Grasset était une institution où coexistaient des voix discordantes, parfois antagonistes, mais toujours soucieuses de faire vivre le débat. En touchant à ce fragile équilibre, sous prétexte de désaccords éditoriaux avec Olivier Nora, Vincent Bolloré ne fait que franchir un nouveau pas dans sa stratégie méthodique d’influence au service d’un agenda politique et idéologique assumé. Il ne s’agit plus seulement de rentabilité ou de synergies industrielles. De CNews à Europe 1, du Journal du dimanche à l’édition, il a réussi à bâtir un écosystème médiatique contrôlé par le groupe Vivendi, qui est devenu une caisse de résonance d’idées conservatrices, identitaires, ouvertement réactionnaires. La promotion incessante des mêmes thèmes – insécurité, déclin, nostalgie d’un ordre moral – a fini par influer sur l’agenda public et politique.
L’édition, longtemps perçue comme un bastion plus résistant que la presse, n’échappe plus à cette logique. Avec la prise de contrôle d’Hachette Livre, les inquiétudes se sont multipliées parmi les auteurs, les éditeurs et les libraires. Après Fayard, qui a déjà fait l’objet d’une reprise en main éditoriale qui promeut l’extrême droite, le départ forcé d’Olivier Nora leur donne aujourd’hui raison.
Croisade culturelle
Des divergences sur le calendrier de la sortie du prochain livre de Boualem Sansal, récent transfuge de Gallimard, et le refus d’accepter dans son catalogue un ouvrage signé par Nicolas Diat, l’éditeur de Philippe de Villiers et de Jordan Bardella chez Fayard, ont été avancés pour justifier la rupture.
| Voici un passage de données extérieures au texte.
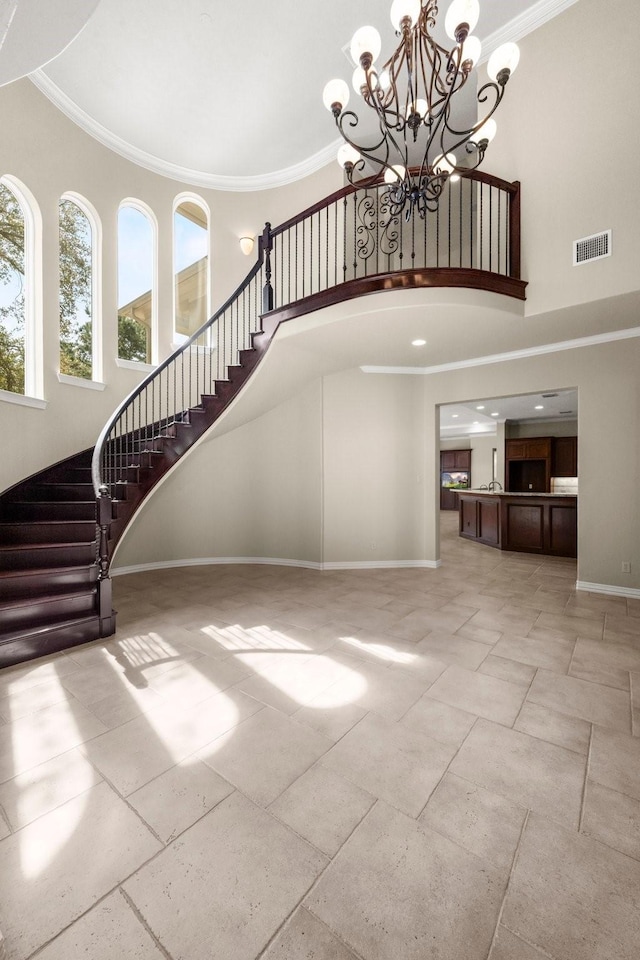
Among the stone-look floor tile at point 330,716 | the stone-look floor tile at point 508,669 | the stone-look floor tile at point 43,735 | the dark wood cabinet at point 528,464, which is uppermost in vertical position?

La réalité est sans doute plus prosaïque et se résume à la volonté de Vincent Bolloré de se séparer de tous ceux qui sont susceptibles de se mettre en travers de la croisade culturelle qu’il entend mener grâce à sa puissance financière.
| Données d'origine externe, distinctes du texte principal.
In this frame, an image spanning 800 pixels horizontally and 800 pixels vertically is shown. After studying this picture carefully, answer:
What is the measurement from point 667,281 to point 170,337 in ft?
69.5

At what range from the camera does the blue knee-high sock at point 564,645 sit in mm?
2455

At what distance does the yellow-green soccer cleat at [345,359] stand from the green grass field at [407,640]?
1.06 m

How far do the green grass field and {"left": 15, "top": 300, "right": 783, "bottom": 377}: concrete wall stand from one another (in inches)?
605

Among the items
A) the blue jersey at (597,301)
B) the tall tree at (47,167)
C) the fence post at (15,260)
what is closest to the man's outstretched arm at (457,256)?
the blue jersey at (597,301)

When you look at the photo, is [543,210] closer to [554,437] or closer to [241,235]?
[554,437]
En quelques années, le milliardaire a bâti une entreprise idéologique sans précédent. Il est probable que ce que Rupert Murdoch a construit aux Etats-Unis pour soutenir la pensée conservatrice a inspiré Vincent Bolloré. A la différence près qu’au sein du groupe du magnat australien une diversité d’opinions subsiste entre la chaîne de télévision Fox News, alignée sur le trumpisme, et le Wall Street Journal, qui sait rester critique. En France, rien de tel. Tous les médias Bolloré sont dans un engagement unilatéral, sans laisser d’espace à la dissidence.
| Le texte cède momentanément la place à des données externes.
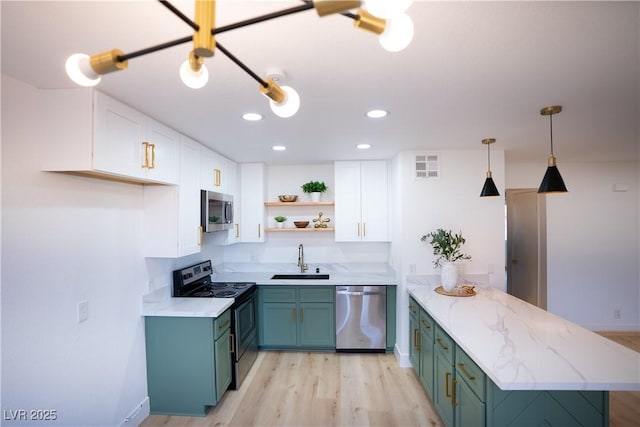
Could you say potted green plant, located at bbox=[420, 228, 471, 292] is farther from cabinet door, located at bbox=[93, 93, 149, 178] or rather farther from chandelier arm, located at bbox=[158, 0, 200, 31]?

La bollorisation de l’espace médiatique et intellectuel n’a rien d’un slogan inventé par un entre-soi culturel, c’est une réalité que la reprise en main de Grasset ne fait qu’illustrer. « Nous refusons d’être les otages d’une guerre idéologique visant à imposer l’autoritarisme partout dans la culture et les médias », écrivent les auteurs de Grasset sur le départ. A un an de l’élection présidentielle, cette initiative courageuse résonne comme une alerte opportune.